MASIH pada bulan pertama 2011 ini pemerintahan Presiden Susilo Bambang Yudhoyono langsung menghadapi tuduhan serius, melakukan tak kurang dari 9+9 kebohongan selama 6 tahun memerintah. Sumber kritik adalah para pemuka lintas agama, yang dipersepsi bahkan diyakini publik sebagai tokoh-tokoh yang tak berkecenderungan melakukan kebohongan-kebohongan. Sebaliknya, berdasarkan pengalaman empiris yang dihadapi sehari-sehari dalam kehidupan politik dan kemasyarakatan, kalangan politisi dan penguasa, dianggap sangat lekat pada kebohongan. Bahkan, jurus kebohongan, sudah menjadi senjata standar mereka dalam mencapai tujuan-tujuan mereka.
-- -- --
● **Tujuan Latihan**
Apa terjemahan bahasa Inggris dari kalimat "Bahkan, jurus kebohongan, sudah menjadi senjata standar mereka dalam mencapai tujuan-tujuan mereka." dalam teks bacaan? Data berikut tidak ada kaitannya dengan teks bacaan.

● **Baris Data**
-- -- --
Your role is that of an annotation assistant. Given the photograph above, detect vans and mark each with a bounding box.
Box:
-- -- --
● **Jawaban**
In fact, the tactic of lying has become their standard weapon in achieving their goals.